- **Selected text**
----------------------------------------

Lewisburg child receives service dog

Wednesday, May 10, 2017
Local supporters raised $39,000 to pay for Kadi, a golden retriever service dog for Ayden Orr.
Tribune photo by Scott Pearson

Friends, family, and community rallied around 5-year-old Ayden Orr at LifeSong Church on Friday, April 28, to celebrate both his birthday and the arrival of his service dog, Kadi.

Ayden has been diagnosed with a rare form of epilepsy, which requires constant monitoring to avoid seizures. Before a seizure, his breathing stops. After his last event, doctors prescribed a seizure dog to monitor Ayden.

Dogs trained for this sort of work are not covered by insurance, however, and the cost for a trained dog was $39,000, leaving the family with a big financial mountain to climb.

Inspired, Mike Lee, pastor at LifeSong Church, said that they would raise the money in 30 days.

After that, Maree Orr said the money just started pouring in, from the church family, the Marshall County community, and beyond.

The Tribune ran a story on Ayden in February, followed by stories in the Columbia and Shelbyville papers, and people rallied in support.

The Marshall County Sub Deb sorority sold t-shirts. Children offered their piggy banks. A 90-year-old man in a nursing home in Shelbyville donated his birthday money.

Haley Henson, a 14-year-old in Shelbyville, who also has seizures, sold $500 of donuts in one day for Ayden.

One man anonymously contributed $20,000.

In a surprisingly short time, the $39,000 goal was met. The last money needed coming in on Ayden’s actual birthday in March.

“It’s very humbling that people were loving on him that had never met him,” Orr said. “She’s really, really good with him.”

Brian Daugherty, the founder of Arizona Goldens, had just left Lewisburg after his initial interview with the family when the final funds came in.

“Sometimes we just get pairs that click like this one,” said Daugherty.

Kadi responds to 65 different commands and is trained to nudge Ayden every eight to 12 minutes to make sure he is responsive.

While the process is not entirely understood, Daugherty said, it is believed that dogs recognize imminent seizures by smell liked to chemical changes in the body.

He said that each dog they train, for seizure detection or for law enforcement work, receives about 2,000 hours of training.

Daugherty stayed with the family for 10 days after the party at LifeSong for more training of both the dog and the family.

Orr reports that the boot camp period of training with Kadi has been exhausting, but is already beginning to show benefits.

“We are constantly in training,” she said.

Monitoring is showing that Ayden’s sleep is much deeper now that Kadi is in bed with him.

Once the boot camp is finished and Kadi fully certified, the family will head to Disneyworld thanks to the Make-A-Wish Foundation.

It will be their first vacation in years, Orr said, and allow Ayden a chance to see two of his favorite characters, Woody and Buzz Lightyear from the Toy Story movies.

“It gives us time to breathe and enjoy the moment,” Orr said.

----------------------------------------

- **Dataset excerpts**

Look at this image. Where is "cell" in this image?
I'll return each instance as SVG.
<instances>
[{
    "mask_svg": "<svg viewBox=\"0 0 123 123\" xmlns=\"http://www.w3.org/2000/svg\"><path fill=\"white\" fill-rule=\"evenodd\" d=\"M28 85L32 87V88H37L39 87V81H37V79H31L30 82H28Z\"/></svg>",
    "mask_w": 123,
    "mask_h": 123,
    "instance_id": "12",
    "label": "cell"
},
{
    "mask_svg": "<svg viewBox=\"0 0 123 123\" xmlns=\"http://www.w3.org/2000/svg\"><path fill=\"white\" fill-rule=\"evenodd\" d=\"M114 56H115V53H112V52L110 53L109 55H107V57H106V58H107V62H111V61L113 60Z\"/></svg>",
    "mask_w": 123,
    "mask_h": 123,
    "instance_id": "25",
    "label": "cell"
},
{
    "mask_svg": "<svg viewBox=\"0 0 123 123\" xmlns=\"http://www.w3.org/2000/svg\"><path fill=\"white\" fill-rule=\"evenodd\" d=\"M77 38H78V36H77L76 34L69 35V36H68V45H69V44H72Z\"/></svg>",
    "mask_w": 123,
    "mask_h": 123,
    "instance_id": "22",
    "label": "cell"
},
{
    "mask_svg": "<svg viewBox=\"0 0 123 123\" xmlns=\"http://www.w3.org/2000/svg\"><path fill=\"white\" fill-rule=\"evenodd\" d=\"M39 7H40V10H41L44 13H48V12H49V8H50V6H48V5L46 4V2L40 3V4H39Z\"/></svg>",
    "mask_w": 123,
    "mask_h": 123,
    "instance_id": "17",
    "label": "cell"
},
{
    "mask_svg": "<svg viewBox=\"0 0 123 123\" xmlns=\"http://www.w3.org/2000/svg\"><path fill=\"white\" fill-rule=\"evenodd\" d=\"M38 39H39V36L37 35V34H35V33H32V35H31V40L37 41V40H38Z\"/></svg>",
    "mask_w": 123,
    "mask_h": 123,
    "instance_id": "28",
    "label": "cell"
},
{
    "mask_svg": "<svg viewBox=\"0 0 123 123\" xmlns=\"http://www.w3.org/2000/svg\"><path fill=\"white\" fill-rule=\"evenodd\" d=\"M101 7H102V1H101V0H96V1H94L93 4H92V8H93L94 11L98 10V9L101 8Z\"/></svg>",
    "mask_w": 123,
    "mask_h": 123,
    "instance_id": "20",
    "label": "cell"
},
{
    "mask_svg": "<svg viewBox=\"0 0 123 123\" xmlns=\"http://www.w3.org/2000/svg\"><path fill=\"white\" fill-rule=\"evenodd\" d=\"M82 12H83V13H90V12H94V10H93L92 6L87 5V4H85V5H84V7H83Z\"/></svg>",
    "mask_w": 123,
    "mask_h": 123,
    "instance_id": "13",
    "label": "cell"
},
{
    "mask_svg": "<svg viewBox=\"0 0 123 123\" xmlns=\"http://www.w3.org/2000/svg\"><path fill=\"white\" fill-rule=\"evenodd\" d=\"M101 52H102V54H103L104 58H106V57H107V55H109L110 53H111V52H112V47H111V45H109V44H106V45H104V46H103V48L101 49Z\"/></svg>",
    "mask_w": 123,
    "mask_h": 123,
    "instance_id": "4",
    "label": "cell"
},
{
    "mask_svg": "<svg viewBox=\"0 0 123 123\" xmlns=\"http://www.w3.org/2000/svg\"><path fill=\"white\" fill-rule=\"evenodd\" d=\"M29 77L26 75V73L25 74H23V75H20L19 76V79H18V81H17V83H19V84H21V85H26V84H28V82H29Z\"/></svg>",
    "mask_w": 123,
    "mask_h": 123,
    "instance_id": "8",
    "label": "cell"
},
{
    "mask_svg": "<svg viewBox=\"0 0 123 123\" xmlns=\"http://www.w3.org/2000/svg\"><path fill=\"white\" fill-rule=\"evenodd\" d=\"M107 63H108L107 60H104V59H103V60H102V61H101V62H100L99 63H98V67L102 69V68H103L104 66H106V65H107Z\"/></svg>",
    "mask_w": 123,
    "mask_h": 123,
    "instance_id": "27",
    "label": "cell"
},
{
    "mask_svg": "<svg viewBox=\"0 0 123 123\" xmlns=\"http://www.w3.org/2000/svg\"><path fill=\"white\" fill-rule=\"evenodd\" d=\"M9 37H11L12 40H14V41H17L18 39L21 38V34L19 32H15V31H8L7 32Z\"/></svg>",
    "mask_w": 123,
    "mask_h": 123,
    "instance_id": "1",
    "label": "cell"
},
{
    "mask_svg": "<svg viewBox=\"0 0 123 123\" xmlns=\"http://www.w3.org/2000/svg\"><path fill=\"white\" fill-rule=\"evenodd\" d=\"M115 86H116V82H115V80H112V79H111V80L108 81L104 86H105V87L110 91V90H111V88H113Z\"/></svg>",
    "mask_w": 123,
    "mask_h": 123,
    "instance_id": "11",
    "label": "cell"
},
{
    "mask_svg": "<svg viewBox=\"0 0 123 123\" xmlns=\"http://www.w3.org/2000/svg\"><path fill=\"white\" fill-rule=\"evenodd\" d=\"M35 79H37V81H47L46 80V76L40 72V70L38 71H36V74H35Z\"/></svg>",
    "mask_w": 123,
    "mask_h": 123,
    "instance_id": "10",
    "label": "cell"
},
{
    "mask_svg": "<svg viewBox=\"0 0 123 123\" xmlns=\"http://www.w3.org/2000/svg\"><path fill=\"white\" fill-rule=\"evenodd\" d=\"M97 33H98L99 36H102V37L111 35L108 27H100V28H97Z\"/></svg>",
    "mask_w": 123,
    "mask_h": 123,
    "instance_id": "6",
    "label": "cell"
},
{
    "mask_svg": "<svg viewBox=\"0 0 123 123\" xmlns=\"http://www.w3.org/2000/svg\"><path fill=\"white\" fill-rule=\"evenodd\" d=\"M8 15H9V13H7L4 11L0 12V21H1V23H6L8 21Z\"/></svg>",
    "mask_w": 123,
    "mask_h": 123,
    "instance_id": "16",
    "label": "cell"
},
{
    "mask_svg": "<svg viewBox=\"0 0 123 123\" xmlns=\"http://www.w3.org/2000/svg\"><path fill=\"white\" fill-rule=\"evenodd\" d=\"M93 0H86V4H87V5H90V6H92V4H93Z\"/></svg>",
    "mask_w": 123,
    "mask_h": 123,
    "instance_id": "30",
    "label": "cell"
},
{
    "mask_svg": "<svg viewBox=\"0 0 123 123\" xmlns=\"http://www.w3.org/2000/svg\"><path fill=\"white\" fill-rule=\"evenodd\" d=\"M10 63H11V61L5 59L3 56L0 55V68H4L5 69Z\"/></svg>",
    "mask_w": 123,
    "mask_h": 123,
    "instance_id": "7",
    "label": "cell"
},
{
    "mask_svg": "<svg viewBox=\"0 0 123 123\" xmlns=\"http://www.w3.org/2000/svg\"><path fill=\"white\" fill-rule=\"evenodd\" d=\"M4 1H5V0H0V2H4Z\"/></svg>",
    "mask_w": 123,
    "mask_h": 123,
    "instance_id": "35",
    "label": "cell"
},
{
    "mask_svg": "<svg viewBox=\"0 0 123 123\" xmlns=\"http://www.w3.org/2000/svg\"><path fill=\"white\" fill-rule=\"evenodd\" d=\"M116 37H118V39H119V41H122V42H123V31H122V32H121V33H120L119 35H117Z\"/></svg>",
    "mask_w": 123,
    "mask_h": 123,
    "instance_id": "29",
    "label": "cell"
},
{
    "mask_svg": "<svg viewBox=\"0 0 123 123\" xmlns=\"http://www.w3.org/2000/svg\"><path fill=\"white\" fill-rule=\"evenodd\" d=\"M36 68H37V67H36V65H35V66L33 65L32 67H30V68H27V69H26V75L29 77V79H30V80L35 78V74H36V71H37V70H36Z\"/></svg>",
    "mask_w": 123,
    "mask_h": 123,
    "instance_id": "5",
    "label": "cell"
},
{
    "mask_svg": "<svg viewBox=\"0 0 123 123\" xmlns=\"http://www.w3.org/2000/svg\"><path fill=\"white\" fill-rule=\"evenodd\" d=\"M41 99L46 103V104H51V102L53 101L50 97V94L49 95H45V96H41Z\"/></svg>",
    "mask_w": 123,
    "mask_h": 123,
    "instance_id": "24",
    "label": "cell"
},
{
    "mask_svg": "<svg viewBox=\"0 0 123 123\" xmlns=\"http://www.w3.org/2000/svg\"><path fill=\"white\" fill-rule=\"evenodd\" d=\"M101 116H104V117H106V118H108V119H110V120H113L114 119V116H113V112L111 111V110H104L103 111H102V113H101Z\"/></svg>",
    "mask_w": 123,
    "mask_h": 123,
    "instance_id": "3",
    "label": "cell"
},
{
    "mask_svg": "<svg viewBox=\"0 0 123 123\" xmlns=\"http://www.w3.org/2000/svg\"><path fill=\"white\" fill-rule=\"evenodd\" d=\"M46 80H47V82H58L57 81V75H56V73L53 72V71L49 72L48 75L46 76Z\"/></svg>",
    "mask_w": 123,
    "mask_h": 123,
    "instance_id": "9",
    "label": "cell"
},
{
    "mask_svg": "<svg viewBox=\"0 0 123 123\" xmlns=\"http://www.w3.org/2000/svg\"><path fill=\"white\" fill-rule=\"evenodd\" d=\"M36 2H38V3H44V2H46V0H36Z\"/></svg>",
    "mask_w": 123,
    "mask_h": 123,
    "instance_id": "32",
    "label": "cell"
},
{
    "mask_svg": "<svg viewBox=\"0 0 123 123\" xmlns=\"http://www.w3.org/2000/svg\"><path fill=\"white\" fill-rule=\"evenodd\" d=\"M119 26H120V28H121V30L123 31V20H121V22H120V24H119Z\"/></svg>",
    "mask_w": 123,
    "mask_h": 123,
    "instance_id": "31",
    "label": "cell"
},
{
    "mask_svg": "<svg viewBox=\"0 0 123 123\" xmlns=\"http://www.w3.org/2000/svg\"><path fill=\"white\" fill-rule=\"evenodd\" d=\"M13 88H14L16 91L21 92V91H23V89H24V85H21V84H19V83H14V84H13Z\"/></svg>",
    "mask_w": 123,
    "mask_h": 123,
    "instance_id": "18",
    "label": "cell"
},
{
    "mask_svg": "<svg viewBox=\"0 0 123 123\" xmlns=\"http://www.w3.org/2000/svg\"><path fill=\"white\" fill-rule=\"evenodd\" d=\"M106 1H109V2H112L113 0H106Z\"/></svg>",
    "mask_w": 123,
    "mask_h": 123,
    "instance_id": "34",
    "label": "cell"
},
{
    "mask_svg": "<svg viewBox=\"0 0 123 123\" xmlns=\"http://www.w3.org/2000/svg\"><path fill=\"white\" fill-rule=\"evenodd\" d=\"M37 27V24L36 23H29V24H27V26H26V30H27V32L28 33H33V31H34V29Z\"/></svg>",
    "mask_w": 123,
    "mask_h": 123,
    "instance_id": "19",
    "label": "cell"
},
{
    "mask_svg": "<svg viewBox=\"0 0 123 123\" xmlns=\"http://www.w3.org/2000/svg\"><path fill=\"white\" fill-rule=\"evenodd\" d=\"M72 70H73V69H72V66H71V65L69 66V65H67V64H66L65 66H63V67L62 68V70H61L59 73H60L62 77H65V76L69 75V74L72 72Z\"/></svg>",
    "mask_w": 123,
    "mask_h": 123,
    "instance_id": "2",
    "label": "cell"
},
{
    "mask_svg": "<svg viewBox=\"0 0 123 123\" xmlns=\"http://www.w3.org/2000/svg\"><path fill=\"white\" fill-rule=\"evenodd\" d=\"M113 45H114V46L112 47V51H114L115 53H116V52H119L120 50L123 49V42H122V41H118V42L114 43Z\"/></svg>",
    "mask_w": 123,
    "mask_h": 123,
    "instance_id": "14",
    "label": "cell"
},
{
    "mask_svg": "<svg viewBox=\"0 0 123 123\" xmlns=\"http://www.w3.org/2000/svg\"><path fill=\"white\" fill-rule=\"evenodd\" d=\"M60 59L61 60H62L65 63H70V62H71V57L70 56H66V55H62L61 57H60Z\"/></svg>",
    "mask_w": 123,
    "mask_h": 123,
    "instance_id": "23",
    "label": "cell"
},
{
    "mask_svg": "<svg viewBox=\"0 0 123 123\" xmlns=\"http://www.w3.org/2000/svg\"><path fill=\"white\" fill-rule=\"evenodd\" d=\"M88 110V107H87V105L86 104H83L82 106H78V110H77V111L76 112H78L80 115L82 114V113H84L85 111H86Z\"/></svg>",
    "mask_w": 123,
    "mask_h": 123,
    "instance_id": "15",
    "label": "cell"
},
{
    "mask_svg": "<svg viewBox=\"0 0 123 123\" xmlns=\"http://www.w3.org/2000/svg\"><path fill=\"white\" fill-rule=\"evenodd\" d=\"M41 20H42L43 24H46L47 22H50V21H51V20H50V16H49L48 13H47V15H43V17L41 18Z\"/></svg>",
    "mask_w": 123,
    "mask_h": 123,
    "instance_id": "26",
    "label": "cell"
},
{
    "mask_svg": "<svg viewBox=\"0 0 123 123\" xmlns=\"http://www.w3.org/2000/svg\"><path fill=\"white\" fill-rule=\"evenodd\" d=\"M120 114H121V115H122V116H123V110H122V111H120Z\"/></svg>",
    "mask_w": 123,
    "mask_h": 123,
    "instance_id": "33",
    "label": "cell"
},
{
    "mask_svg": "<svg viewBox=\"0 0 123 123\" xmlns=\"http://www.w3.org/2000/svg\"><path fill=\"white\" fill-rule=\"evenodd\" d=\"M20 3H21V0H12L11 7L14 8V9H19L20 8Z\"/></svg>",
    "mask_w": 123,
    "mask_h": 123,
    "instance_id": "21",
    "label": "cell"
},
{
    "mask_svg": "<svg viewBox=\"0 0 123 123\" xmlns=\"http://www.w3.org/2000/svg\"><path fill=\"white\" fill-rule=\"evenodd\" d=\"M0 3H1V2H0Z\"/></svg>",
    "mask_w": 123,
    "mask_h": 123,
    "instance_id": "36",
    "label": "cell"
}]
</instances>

----------------------------------------

- **Task description**
Please restate the stretch of the service-dog article from "Dogs trained for" through "rallied in support.", substituting "minister" for "pastor". The items have nothing to do with the service-dog article.

- **Answer space**
Dogs trained for this sort of work are not covered by insurance, however, and the cost for a trained dog was $39,000, leaving the family with a big financial mountain to climb.

Inspired, Mike Lee, minister at LifeSong Church, said that they would raise the money in 30 days.

After that, Maree Orr said the money just started pouring in, from the church family, the Marshall County community, and beyond.

The Tribune ran a story on Ayden in February, followed by stories in the Columbia and Shelbyville papers, and people rallied in support.